= Material to process =

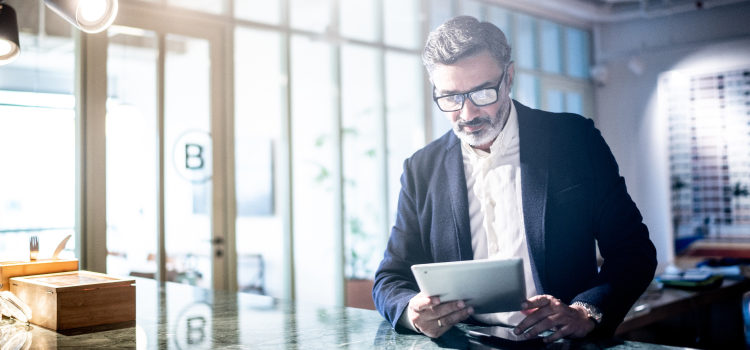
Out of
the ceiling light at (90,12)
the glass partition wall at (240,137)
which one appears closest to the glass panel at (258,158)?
the glass partition wall at (240,137)

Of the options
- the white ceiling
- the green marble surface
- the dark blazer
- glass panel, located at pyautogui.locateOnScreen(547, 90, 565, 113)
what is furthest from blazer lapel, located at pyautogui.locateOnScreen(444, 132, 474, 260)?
glass panel, located at pyautogui.locateOnScreen(547, 90, 565, 113)

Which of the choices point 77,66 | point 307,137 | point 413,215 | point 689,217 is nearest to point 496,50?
point 413,215

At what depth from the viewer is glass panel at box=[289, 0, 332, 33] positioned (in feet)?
17.4

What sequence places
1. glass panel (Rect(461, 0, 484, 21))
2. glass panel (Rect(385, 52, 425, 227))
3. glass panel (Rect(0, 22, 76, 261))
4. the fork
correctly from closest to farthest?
the fork
glass panel (Rect(0, 22, 76, 261))
glass panel (Rect(385, 52, 425, 227))
glass panel (Rect(461, 0, 484, 21))

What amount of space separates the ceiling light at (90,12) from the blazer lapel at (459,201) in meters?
1.32

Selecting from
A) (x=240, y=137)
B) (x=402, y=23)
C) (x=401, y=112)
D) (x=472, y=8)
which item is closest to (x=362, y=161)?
(x=401, y=112)

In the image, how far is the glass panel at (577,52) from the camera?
8016mm

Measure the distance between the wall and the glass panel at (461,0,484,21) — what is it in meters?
2.13

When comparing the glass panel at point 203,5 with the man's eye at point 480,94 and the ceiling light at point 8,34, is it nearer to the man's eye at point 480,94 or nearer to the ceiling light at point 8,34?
the ceiling light at point 8,34

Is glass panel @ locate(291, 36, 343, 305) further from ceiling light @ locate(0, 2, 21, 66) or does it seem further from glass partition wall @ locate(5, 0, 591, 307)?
ceiling light @ locate(0, 2, 21, 66)

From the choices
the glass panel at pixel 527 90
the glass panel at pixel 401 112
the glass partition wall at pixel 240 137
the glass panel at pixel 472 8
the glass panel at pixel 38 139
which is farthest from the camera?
the glass panel at pixel 527 90

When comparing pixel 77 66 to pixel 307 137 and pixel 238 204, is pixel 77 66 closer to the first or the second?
pixel 238 204

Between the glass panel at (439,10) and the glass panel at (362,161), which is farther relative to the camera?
the glass panel at (439,10)

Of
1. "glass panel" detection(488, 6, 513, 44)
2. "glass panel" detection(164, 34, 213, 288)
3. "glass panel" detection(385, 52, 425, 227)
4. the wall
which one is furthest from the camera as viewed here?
the wall
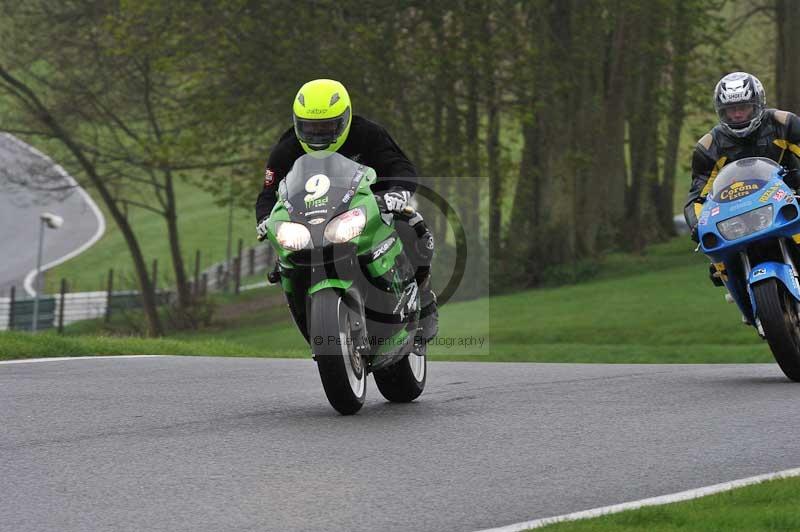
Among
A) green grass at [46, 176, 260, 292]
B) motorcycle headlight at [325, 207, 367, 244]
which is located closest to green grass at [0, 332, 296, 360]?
motorcycle headlight at [325, 207, 367, 244]

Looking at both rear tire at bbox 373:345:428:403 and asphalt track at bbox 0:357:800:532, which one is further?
rear tire at bbox 373:345:428:403

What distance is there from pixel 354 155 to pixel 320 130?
0.46 m

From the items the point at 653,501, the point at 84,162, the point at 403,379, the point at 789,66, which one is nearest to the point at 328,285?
the point at 403,379

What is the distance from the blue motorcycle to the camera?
984 cm

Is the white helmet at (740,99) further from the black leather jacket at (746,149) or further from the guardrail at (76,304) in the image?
the guardrail at (76,304)

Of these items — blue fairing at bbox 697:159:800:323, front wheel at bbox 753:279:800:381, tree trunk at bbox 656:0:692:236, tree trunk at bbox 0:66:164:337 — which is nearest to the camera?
front wheel at bbox 753:279:800:381

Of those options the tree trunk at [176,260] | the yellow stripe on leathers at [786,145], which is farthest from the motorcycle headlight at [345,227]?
the tree trunk at [176,260]

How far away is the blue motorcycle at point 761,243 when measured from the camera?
32.3 ft

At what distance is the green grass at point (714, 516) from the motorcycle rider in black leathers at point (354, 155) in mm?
3269

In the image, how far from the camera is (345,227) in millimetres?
8164

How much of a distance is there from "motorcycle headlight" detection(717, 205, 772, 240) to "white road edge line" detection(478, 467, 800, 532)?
377 centimetres

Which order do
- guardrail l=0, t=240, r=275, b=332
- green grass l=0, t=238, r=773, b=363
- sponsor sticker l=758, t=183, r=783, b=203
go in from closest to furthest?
1. sponsor sticker l=758, t=183, r=783, b=203
2. green grass l=0, t=238, r=773, b=363
3. guardrail l=0, t=240, r=275, b=332

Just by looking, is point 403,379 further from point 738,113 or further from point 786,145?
point 786,145

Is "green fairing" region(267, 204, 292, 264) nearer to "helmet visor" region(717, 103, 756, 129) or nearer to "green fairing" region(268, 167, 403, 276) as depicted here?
"green fairing" region(268, 167, 403, 276)
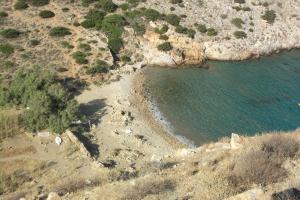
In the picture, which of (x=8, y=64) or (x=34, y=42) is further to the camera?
(x=34, y=42)

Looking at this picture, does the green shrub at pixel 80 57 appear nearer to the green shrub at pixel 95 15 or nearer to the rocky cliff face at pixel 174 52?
the green shrub at pixel 95 15

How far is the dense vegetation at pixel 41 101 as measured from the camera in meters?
43.0

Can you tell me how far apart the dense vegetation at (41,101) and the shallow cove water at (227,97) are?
34.6 feet

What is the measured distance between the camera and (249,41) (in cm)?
6688

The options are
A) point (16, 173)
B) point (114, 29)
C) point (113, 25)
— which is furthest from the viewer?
point (113, 25)

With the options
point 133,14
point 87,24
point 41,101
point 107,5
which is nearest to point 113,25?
point 87,24

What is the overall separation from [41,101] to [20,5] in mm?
24281

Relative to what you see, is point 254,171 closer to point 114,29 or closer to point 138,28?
point 114,29

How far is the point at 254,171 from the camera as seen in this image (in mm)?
24203

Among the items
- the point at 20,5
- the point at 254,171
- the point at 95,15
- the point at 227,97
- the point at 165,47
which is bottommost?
the point at 227,97

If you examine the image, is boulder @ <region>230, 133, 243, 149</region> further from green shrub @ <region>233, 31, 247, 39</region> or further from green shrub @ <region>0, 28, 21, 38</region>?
green shrub @ <region>233, 31, 247, 39</region>

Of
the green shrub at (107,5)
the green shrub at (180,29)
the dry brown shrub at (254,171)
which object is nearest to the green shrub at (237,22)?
the green shrub at (180,29)

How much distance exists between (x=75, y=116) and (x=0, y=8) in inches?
1028

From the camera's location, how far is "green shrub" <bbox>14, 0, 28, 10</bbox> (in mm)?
62625
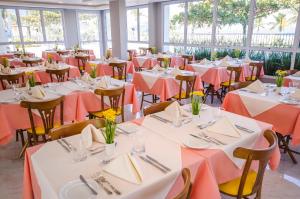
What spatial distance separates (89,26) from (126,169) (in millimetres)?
11254

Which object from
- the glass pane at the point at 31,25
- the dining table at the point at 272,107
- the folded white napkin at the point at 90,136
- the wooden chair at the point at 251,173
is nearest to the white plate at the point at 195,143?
the wooden chair at the point at 251,173

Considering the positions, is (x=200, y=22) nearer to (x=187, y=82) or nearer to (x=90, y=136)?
(x=187, y=82)

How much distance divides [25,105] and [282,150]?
9.71ft

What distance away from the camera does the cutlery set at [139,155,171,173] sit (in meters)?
1.20

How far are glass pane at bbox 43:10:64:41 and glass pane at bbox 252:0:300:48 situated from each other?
7.98 m

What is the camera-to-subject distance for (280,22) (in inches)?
229

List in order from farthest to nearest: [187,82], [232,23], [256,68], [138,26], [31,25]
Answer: [138,26], [31,25], [232,23], [256,68], [187,82]

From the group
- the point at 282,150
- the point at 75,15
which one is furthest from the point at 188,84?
the point at 75,15

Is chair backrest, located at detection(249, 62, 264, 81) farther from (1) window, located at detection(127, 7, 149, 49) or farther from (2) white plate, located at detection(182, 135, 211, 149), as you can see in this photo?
(1) window, located at detection(127, 7, 149, 49)

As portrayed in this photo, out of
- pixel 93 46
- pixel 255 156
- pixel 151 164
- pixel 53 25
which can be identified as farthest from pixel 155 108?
pixel 93 46

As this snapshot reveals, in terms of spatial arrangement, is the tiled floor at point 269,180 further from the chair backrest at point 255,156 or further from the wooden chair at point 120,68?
the wooden chair at point 120,68

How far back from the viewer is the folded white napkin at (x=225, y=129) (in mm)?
1590

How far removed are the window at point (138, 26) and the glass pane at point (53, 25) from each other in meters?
3.08

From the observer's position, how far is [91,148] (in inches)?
55.5
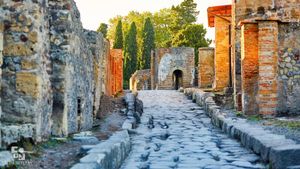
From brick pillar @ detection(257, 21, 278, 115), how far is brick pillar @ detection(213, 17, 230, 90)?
36.9ft

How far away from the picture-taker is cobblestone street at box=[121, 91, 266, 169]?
6781 millimetres

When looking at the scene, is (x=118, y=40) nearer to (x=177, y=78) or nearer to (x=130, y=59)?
(x=130, y=59)

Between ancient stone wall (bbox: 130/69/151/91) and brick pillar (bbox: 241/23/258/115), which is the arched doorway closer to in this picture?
ancient stone wall (bbox: 130/69/151/91)

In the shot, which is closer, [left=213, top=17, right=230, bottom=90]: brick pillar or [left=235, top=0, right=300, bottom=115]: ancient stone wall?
[left=235, top=0, right=300, bottom=115]: ancient stone wall

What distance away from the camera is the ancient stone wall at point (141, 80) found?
1629 inches

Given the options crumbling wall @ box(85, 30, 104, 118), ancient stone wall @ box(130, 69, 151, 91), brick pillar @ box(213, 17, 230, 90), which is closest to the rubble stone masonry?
crumbling wall @ box(85, 30, 104, 118)

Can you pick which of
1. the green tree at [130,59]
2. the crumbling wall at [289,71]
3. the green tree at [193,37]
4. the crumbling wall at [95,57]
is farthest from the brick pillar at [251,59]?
the green tree at [130,59]

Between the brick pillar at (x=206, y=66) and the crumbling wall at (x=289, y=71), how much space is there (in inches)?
623

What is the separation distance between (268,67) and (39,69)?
23.1ft

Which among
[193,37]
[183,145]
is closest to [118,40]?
[193,37]

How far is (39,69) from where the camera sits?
700 centimetres

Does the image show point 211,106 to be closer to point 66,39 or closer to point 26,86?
point 66,39

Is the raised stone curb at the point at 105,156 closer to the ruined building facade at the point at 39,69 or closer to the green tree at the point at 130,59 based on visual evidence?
the ruined building facade at the point at 39,69

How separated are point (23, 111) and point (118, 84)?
15.9 metres
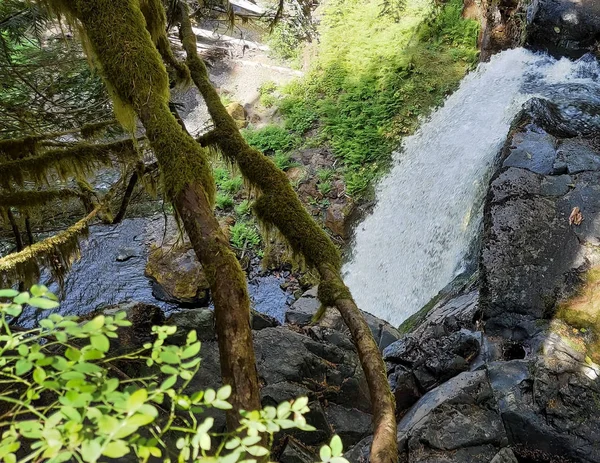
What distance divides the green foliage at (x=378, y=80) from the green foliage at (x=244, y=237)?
254 cm

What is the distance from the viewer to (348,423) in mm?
4594

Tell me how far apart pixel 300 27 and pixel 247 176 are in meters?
14.2

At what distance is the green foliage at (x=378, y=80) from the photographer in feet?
40.3

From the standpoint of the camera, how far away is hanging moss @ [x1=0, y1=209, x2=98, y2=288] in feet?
11.3

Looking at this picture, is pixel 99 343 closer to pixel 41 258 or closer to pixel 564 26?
pixel 41 258

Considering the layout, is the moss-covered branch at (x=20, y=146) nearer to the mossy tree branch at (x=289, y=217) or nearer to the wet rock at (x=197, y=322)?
the mossy tree branch at (x=289, y=217)

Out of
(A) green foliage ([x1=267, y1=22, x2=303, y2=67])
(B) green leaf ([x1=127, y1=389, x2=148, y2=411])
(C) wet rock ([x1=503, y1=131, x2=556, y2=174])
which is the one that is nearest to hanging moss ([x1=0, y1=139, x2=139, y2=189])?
(B) green leaf ([x1=127, y1=389, x2=148, y2=411])

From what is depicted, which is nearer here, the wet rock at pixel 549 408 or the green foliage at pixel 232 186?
the wet rock at pixel 549 408

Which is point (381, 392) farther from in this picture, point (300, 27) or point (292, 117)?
Answer: point (300, 27)

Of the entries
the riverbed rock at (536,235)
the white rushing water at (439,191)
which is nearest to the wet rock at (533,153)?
the riverbed rock at (536,235)

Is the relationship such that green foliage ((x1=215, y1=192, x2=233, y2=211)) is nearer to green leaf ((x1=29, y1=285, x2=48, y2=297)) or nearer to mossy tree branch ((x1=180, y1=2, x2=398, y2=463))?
mossy tree branch ((x1=180, y1=2, x2=398, y2=463))

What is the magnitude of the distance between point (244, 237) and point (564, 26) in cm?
851

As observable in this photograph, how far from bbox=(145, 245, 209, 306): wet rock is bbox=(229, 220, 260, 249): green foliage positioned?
4.65 feet

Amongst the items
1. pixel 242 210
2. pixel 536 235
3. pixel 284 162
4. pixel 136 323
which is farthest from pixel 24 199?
pixel 284 162
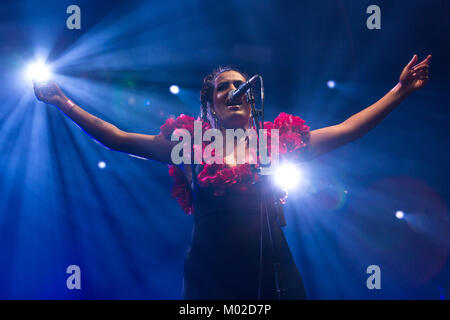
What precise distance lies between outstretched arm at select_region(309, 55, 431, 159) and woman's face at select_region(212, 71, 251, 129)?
39 cm

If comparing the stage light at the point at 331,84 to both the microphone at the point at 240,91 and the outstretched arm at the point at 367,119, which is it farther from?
the microphone at the point at 240,91

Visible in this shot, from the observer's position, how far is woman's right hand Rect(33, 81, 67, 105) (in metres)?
1.71

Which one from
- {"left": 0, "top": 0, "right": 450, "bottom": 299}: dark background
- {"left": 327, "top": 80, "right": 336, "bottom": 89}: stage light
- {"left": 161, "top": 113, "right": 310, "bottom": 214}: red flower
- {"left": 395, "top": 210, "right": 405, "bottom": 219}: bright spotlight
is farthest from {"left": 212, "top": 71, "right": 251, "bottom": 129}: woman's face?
{"left": 395, "top": 210, "right": 405, "bottom": 219}: bright spotlight

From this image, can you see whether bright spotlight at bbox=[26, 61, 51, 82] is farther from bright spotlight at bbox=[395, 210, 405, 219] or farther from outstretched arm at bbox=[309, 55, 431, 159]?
bright spotlight at bbox=[395, 210, 405, 219]

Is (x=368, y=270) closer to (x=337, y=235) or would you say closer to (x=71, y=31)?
(x=337, y=235)

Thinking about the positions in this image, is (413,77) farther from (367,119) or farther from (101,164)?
(101,164)

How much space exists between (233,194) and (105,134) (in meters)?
0.69

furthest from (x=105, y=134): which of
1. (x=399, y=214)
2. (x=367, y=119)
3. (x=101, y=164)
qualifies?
(x=399, y=214)

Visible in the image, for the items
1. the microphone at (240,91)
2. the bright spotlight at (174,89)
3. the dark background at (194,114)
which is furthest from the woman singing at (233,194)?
the bright spotlight at (174,89)

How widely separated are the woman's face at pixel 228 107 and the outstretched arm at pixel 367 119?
1.28 ft

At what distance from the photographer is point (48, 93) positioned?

= Written task =
Extract every line from the one with "Visible in this" down to the final line above, both included, exactly as written.

= Problem solution =
Visible in this shot, from the observer's position, how far is woman's right hand Rect(33, 81, 67, 105) (in metres)?
1.71

Which one from
- {"left": 0, "top": 0, "right": 450, "bottom": 299}: dark background
- {"left": 327, "top": 80, "right": 336, "bottom": 89}: stage light
- {"left": 161, "top": 113, "right": 310, "bottom": 214}: red flower
- {"left": 395, "top": 210, "right": 405, "bottom": 219}: bright spotlight
is farthest from {"left": 212, "top": 71, "right": 251, "bottom": 129}: woman's face?
{"left": 395, "top": 210, "right": 405, "bottom": 219}: bright spotlight

From this image, can you see whether bright spotlight at bbox=[26, 61, 51, 82] is farther from bright spotlight at bbox=[395, 210, 405, 219] or farther from outstretched arm at bbox=[309, 55, 431, 159]?
bright spotlight at bbox=[395, 210, 405, 219]

Is (x=368, y=270) closer to (x=337, y=235) or would you say closer to (x=71, y=31)?
(x=337, y=235)

Thinking about the positions in this image, is (413,77) farther from (367,119) or farther from (101,164)?
(101,164)

How much space exists between (233,194) and (105,134) (in meters)?
0.69

furthest from (x=105, y=134): which of
1. (x=399, y=214)
2. (x=367, y=119)
3. (x=101, y=164)
qualifies?
(x=399, y=214)

Visible in the image, for the items
1. the microphone at (240,91)
2. the bright spotlight at (174,89)
3. the dark background at (194,114)
which is furthest from the woman singing at (233,194)?
the bright spotlight at (174,89)

How widely separated are the woman's face at pixel 228 107 and the outstretched arm at pixel 367 119?
1.28 ft

At what distance from the photographer is point (48, 93) positioned?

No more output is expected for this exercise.